If your Dil Maange More returns, Varun Beverages is ready to deliver. As PepsiCo's largest bottling partner in India, this industry giant has been one of D-Street's top wealth creators over the past five years — and it seems its growth story is far from over. Recently, Varun Beverages announced plans to raise a substantial Rs 7,500 crore through a Qualified Institutional Placement (QIP) to reduce debt and invest in subsidiaries, joint ventures and existing operations. However, a closer look at its balance sheet and management commentary suggests it may be aiming for something even bigger than just deleveraging. Here's why.

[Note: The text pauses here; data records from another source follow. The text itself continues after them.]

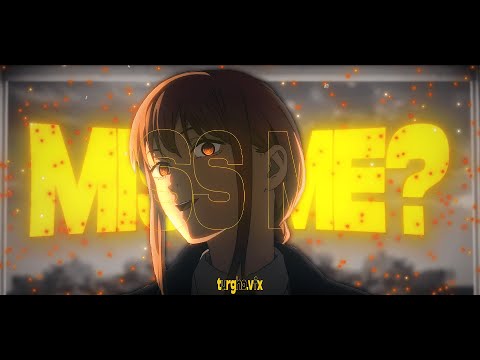 SCARLXRD x KORDHELL - MISS ME? [Lyrics/AMV]
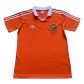 Netherlands Centennial Jersey Retro 1988 By - elmontyouthsoccer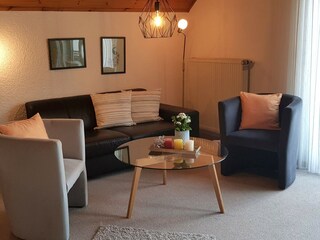 Gemütliches  Wohnzimmer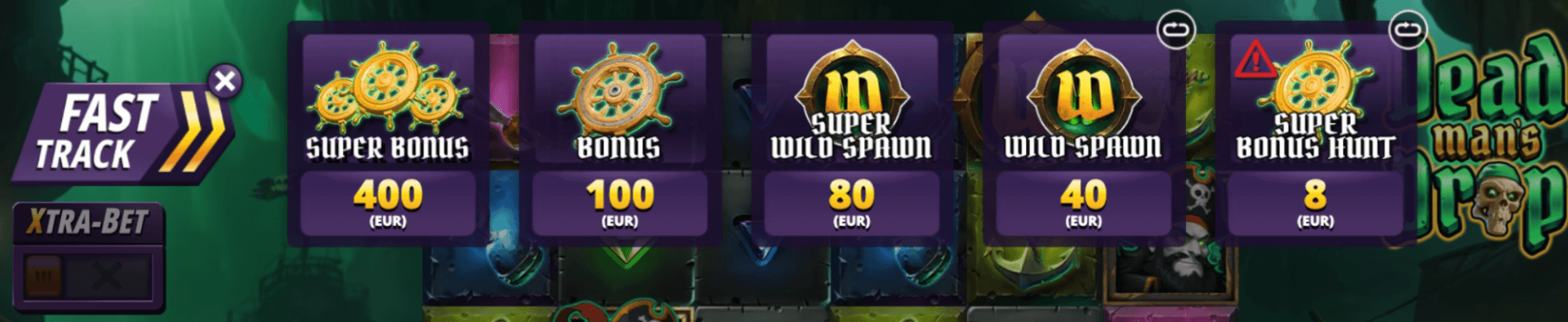 Dead Man’s Drop Fast Track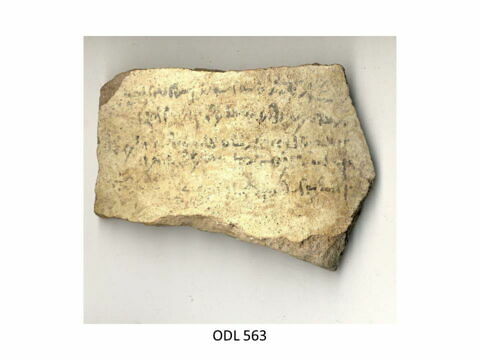 ostracon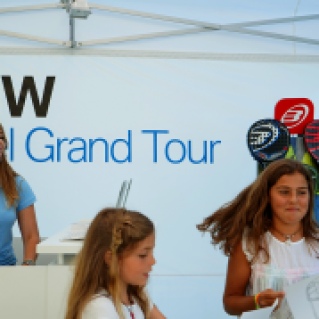BMW Pádel Grand Tour 2015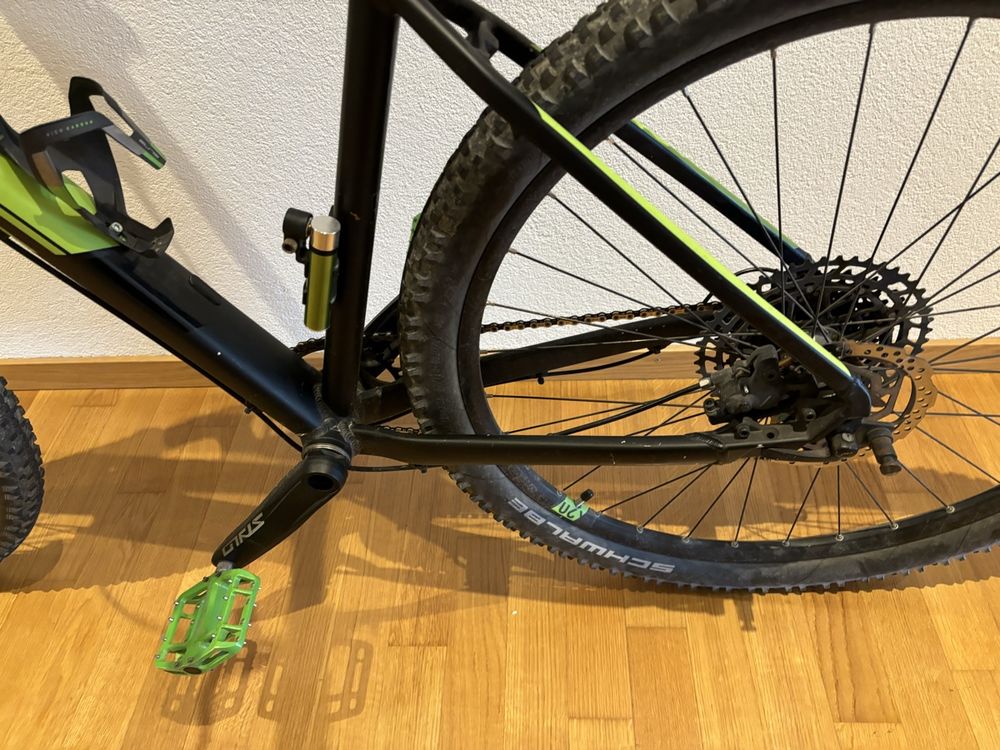 Cube Mountainbike 29“ Acid Eagle 2019 (Gebraucht) in Zürich für CHF 500 ...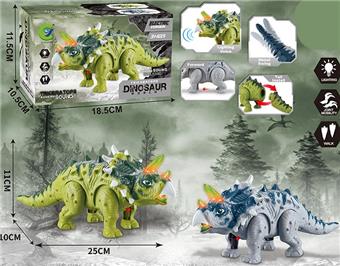 Electric Triceratops   ITEM NO.： W046306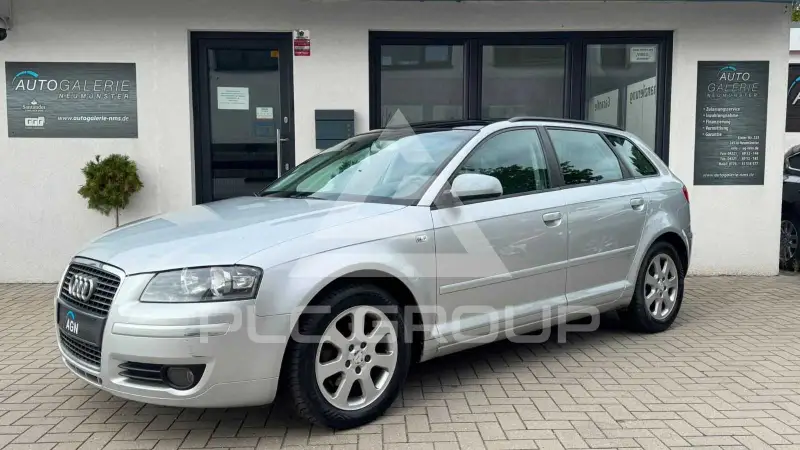 2005 Audi A3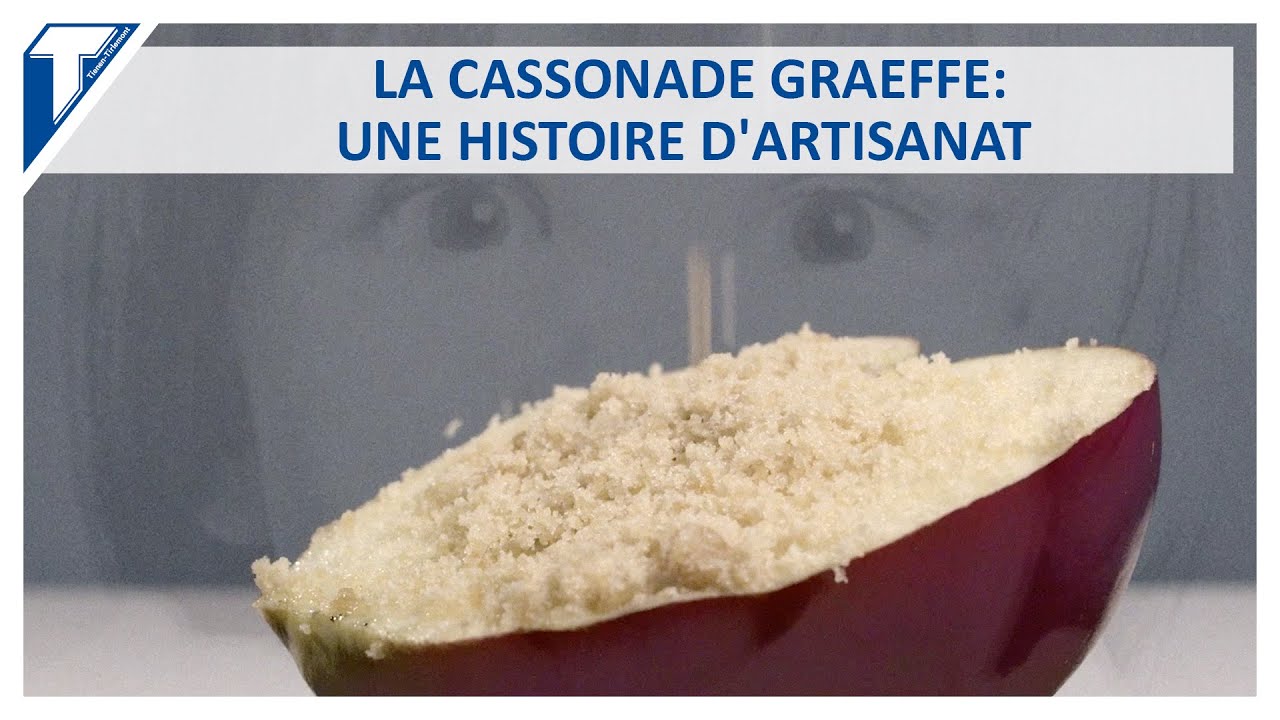 Sweet Stories #10 - La Cassonade Graeffe: une histoire d'artisanat 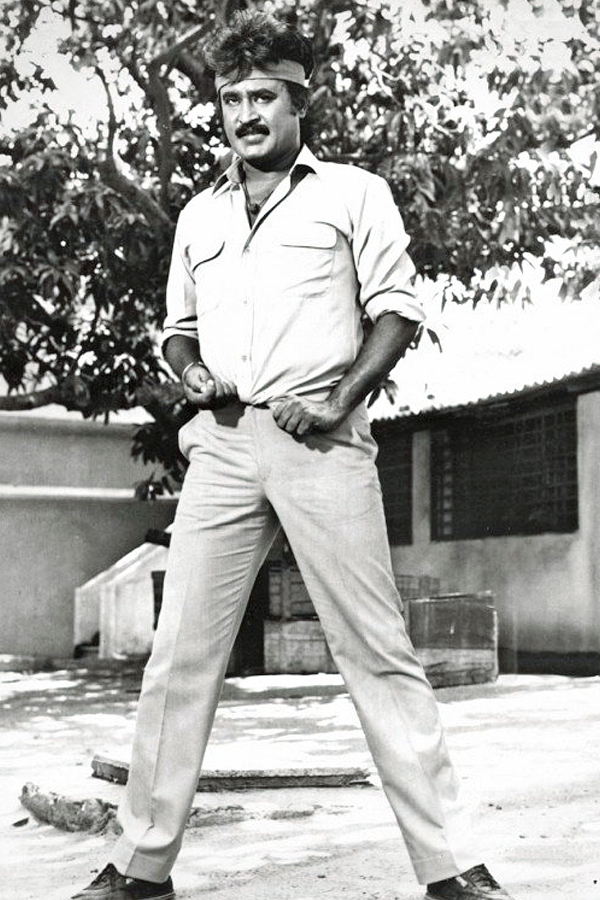 Superstar Rajinikanth Rare And Unseen photos - Sakshi12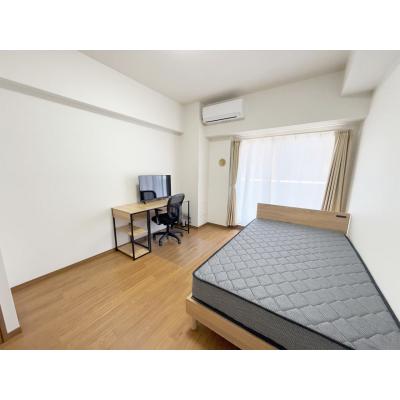 【60日以上の利用でお得🌈】【禁煙🚭】マイナビSTAYセレニティヒルズ恵比寿　502の物件写真3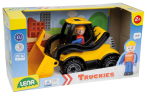 Bulldozer 21cm in a box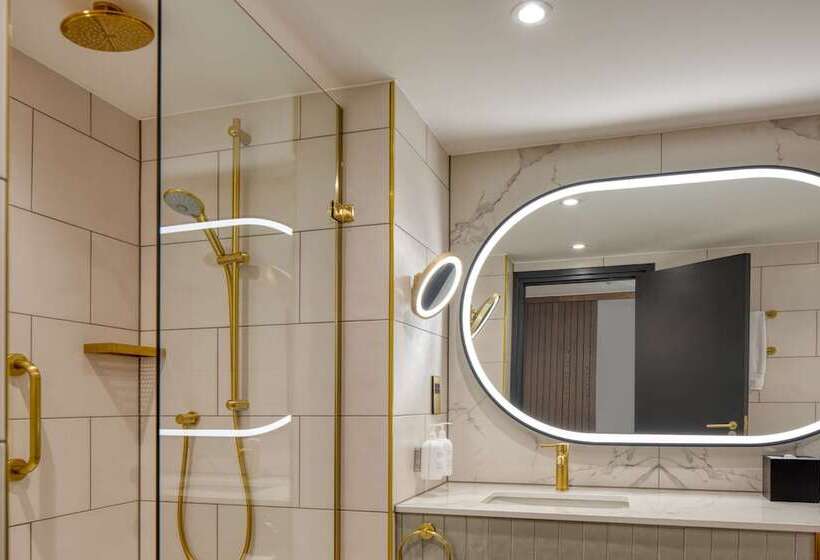 חדר אקזקיוטיב חדר קינג, Hilton Glasgow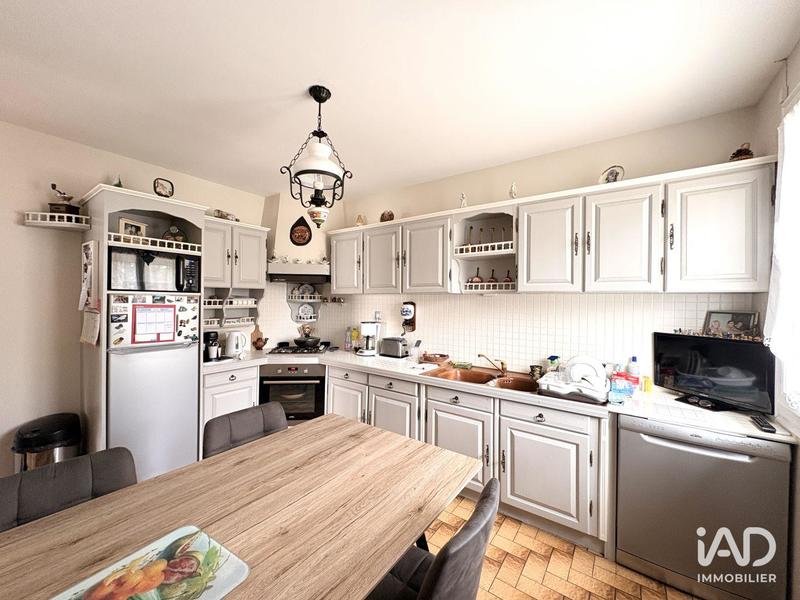 Maison - 149 m² - 5 pièces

More than just deleveraging
Varun Beverages has previously stated in several conference calls that it plans to bring its debt down to December 2023 levels, which means paying off around Rs 1,300 crore from the Rs 6,700 crore of debt currently on its balance sheet. But deleveraging would only require a small portion of the funds raised. In fact, the company generated around Rs 300 crore of free cash flows till Q2 CY23, meaning it is possible to reduce debt using just internal accruals.
So, if debt reduction isn't the primary reason for the QIP, where is the bulk of the Rs 7,500 crore headed? While some might argue it's for expanding existing operations, it's important to note that Varun Beverages already accounts for over 90 per cent of PepsiCo's sales in India, leaving limited room for domestic growth. Given these factors, it's likely that the company is planning significant international expansion — a direction the management has hinted at in recent communications.
Aiming for Africa
The company has outlined plans to spend around Rs 2,300 crore on capex by CY2025. If India isn't the main investment destination, the next logical frontier is Africa. Historically, Africa has been a high-consumption market, with per capita consumption of carbonated drinks being five to six times that of India. Currently, Varun Beverages operates in just nine out of the 54 African countries, meaning there's a vast untapped market for the company to explore.
Additionally, most beverage distributors and bottlers in Africa are unorganised, giving Varun Beverages a competitive advantage. In the Q2 CY2023 earnings call, Chairman Ravi Jaipuria highlighted South Africa as a promising market, noting that "South Africa looks like another big market after India."
This sentiment was reinforced in March 2024, when the company acquired a 100 per cent stake in BevCo, which holds franchise rights from PepsiCo in South Africa, Lesotho, Eswatini and distribution rights for Namibia and Botswana. After this acquisition, PepsiCo's products contribution to BevCo's revenue jumped from 15 to 19 per cent, underscoring that Varun Beverages is indeed brewing a new growth strategy focused on Africa.
Before you invest
While our analysis is based on management commentary and recent moves, Varun Beverages has yet to provide a concrete strategic roadmap for its Africa-based expansion. It's also crucial to acknowledge that much of Varun Beverages' success — both past and future — hinges on its strong partnership with PepsiCo. Any fallout between the two could have significant negative repercussions. However, PepsiCo appears committed to this relationship, having recently expanded it by granting Varun Beverages the exclusive franchise rights to manufacture, distribute and sell "Simba Munchiez" in Zimbabwe by October 2025 and in Zambia by April 2026. This further solidifies the strong business ties between the two companies.
Varun Beverages' upcoming fundraise clearly signals that the company is gearing up for a major expansion drive, likely centred around Africa. But before investing, it's essential to conduct a thorough analysis of the company's financials and ensure that its growth strategy aligns with your investment goals.
Disclaimer: This is not a stock recommendation. Please do your own due diligence before investing.